臨床内科専門医に聞く! 今季のインフルエンザの特徴ってどんなもの? 予防法は? (2/3ページ)
ある総合医療情報サイトの調べでは「成人1回目のインフルエンザ予防接種費用の全国の平均金額は3,204円で、前シーズンと比べると平均265円アップした」とあります。費用の変動について正木医師は、
「ワクチン株の種類が増えたことが影響しています。インフルエンザワクチンの接種は健康保険が適用されない自費診療です。価格は医療機関ごとに独自に設定されるので差があります」と話します。
予防接種に関する注意として正木医師は、
「ワクチン株の種類が増えて感染リスクを抑える可能性は高くなったものの、ワクチンにはウイルスを殺す働きはないので、まったく感染しないということではありません」と言います。

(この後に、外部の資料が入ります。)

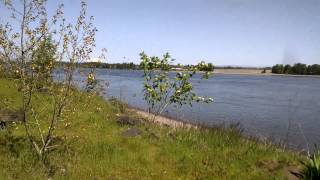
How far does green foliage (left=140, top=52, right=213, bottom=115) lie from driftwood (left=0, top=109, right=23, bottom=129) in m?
5.51

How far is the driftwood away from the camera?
49.7 ft

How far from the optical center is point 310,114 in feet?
121

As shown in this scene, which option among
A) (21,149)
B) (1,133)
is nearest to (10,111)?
(1,133)

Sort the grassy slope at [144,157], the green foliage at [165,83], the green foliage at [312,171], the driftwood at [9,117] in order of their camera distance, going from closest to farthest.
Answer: the green foliage at [312,171]
the grassy slope at [144,157]
the driftwood at [9,117]
the green foliage at [165,83]

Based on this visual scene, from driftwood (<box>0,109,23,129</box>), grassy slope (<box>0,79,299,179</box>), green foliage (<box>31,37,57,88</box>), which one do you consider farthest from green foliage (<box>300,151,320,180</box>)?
driftwood (<box>0,109,23,129</box>)

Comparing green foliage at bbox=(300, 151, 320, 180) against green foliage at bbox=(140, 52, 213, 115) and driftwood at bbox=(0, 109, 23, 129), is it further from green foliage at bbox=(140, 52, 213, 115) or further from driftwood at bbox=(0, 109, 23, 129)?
driftwood at bbox=(0, 109, 23, 129)

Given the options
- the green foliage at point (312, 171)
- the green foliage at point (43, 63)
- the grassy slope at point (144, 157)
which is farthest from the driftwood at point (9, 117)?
the green foliage at point (312, 171)

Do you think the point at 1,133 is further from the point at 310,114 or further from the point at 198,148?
the point at 310,114

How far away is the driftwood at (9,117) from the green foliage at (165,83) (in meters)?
5.51

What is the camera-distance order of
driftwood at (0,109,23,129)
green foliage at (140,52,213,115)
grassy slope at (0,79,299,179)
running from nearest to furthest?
grassy slope at (0,79,299,179)
driftwood at (0,109,23,129)
green foliage at (140,52,213,115)

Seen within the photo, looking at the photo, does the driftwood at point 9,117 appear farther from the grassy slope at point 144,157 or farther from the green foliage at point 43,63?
the green foliage at point 43,63

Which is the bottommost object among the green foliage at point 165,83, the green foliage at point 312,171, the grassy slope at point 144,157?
the grassy slope at point 144,157

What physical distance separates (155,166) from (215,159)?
1.95 meters

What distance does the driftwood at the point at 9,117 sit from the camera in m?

では、感染する可能性があるということは、ワクチンを接種しなくてもいいように思いますが……。
「ワクチンの効果には個人差がありますが、接種する意味は、インフルエンザにかかったときに『発熱などの症状を抑える』こと、また、『肺炎や脳症などの合併症を予防する』ことにあります」(正木医師)
重症化させない、ということですね。ワクチンはなるべく早い時期に済ませた方がいいと聞きます。その理由について正木医師はこう答えます。

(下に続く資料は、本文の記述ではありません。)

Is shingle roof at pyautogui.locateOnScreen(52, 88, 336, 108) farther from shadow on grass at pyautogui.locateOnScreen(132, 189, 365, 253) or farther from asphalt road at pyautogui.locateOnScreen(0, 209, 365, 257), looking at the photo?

「予防効果が現れるのは、接種してから約2週間かかるとされているためです。その後、約5か月間は効果が持続します。ですから、インフルエンザの本格的な流行が始まる前に接種することが望まれています」
■突然の高熱、けんたい感、関節痛など、全身症状が現れやすい
ウイルスの型によって、症状に違いは現れるのでしょうか。正木医師は、
「A型のほうが発熱などの症状が強く現れやすく、B型は下痢などの胃腸系の症状が多い傾向があります。また、すべての型にあてはまる症状もあります」と次の症状を挙げます。
・急な38度以上の発熱
・頭痛や関節痛がする
・のどが痛い
・せきや鼻水が出る
風邪の諸症状と同じようですが、インフルエンザとの違いについて、正木医師はこう説明します。
「風邪の場合、のどの痛みやせき、鼻水などの症状がだらだらと続き、全身に症状はあまり見られません。